**What to produce**:
What is needed is an exact copy of the entries below, from the line that contains "What is the measured distance" through the final line, both included, and nothing else.

(A run of records)
--- Begin ---
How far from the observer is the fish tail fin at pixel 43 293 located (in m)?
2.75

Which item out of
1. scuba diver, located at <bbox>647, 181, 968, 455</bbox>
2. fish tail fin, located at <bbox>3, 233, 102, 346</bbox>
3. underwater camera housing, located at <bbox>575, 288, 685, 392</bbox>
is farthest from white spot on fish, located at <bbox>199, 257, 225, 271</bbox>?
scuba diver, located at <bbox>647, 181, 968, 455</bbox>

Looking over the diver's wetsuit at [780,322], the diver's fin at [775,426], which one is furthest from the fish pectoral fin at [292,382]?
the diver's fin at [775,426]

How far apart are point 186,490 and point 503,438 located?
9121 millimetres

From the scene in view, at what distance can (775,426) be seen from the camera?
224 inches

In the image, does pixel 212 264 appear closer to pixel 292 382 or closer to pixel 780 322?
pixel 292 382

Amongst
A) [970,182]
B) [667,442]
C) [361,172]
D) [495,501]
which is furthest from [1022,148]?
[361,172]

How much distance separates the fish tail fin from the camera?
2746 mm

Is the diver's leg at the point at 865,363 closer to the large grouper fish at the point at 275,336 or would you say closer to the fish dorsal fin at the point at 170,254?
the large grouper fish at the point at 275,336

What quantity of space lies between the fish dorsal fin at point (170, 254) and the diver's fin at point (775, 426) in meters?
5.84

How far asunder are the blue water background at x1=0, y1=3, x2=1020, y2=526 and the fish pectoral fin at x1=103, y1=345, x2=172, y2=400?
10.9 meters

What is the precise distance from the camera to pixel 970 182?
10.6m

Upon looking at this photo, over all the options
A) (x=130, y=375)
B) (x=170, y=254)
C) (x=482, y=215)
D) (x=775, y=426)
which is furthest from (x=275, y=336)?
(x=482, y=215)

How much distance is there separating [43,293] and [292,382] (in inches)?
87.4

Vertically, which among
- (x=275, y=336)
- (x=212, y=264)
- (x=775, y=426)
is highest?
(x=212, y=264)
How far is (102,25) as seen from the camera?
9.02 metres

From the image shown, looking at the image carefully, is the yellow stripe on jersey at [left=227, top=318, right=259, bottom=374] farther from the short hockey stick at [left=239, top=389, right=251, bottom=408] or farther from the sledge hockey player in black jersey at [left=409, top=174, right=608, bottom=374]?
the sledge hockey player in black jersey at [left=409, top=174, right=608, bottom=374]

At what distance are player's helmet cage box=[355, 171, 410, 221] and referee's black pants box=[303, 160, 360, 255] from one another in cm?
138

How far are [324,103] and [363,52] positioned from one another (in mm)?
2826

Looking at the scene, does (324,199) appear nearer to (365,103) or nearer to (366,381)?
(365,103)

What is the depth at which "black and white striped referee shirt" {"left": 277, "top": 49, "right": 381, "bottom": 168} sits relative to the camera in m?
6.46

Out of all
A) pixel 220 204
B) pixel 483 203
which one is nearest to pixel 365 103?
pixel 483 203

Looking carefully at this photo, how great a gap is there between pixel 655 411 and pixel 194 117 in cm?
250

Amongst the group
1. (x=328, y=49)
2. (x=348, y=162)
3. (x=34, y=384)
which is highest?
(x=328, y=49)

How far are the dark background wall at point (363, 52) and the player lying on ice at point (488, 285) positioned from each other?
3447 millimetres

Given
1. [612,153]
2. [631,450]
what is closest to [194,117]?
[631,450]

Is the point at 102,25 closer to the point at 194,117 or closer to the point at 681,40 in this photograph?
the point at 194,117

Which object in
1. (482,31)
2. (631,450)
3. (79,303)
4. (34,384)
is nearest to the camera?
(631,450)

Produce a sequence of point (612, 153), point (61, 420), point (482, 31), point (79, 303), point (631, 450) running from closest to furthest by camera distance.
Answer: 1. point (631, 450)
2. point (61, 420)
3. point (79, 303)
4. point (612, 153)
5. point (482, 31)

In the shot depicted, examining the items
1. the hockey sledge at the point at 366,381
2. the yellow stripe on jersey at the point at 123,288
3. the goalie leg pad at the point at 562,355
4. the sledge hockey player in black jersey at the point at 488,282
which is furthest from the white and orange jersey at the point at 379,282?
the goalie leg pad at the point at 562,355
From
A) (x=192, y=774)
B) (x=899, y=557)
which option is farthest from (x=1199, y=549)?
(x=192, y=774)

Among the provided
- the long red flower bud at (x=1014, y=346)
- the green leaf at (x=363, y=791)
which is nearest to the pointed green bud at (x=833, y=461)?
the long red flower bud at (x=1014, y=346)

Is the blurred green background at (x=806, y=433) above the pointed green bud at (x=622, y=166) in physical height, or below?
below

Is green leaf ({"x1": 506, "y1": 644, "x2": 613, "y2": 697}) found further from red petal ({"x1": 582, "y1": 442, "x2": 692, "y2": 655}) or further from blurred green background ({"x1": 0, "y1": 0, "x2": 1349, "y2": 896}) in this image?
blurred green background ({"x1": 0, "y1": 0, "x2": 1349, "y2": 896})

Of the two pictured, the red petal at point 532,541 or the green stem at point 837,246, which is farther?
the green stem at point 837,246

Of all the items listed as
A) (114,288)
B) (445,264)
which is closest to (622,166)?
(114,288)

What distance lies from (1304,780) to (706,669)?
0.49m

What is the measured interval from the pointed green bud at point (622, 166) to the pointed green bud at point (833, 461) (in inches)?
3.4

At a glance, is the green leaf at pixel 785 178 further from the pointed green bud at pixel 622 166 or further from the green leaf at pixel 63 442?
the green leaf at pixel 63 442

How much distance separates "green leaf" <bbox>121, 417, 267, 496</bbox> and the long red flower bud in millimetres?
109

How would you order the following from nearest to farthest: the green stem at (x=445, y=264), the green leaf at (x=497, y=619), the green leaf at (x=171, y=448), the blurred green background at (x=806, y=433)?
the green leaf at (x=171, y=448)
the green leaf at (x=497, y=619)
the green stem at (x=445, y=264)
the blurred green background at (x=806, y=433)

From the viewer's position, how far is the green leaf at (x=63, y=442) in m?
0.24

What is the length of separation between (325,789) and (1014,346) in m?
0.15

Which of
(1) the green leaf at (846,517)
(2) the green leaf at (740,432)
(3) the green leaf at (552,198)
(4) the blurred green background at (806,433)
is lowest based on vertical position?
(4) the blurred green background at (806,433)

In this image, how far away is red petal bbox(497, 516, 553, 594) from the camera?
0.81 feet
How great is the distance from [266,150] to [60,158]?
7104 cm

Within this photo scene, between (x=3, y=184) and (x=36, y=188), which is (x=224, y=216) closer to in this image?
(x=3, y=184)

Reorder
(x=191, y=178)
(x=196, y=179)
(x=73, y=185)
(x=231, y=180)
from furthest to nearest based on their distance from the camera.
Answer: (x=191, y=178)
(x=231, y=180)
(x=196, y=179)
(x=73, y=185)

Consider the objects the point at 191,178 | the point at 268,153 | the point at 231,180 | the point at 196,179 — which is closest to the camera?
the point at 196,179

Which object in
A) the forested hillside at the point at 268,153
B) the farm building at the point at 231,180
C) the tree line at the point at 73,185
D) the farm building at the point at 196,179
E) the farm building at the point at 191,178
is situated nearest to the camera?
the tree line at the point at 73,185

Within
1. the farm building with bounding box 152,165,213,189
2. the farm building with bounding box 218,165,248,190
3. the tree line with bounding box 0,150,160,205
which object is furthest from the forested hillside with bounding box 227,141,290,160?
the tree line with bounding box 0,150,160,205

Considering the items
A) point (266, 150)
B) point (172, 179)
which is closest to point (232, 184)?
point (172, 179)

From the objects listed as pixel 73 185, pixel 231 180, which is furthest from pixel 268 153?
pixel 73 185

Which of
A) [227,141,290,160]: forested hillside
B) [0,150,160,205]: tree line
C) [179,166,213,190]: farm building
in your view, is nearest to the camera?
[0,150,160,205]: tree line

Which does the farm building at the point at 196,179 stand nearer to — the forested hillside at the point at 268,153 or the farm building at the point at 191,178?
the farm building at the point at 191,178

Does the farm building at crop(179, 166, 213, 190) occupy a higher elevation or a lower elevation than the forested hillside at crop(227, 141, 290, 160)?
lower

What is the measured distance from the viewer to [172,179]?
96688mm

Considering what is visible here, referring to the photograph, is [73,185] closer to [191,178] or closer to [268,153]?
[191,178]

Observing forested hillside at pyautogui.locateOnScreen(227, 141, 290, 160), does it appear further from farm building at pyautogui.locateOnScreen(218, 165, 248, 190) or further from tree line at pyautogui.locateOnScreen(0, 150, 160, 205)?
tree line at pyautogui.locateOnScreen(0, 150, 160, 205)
--- End ---
**Written reply**:
What is the measured distance from the viewer to [172,179]?
96688mm

Considering what is visible here, referring to the photograph, is [73,185] closer to [191,178] or closer to [268,153]?
[191,178]

Observing forested hillside at pyautogui.locateOnScreen(227, 141, 290, 160), does it appear further from farm building at pyautogui.locateOnScreen(218, 165, 248, 190) or further from tree line at pyautogui.locateOnScreen(0, 150, 160, 205)?
tree line at pyautogui.locateOnScreen(0, 150, 160, 205)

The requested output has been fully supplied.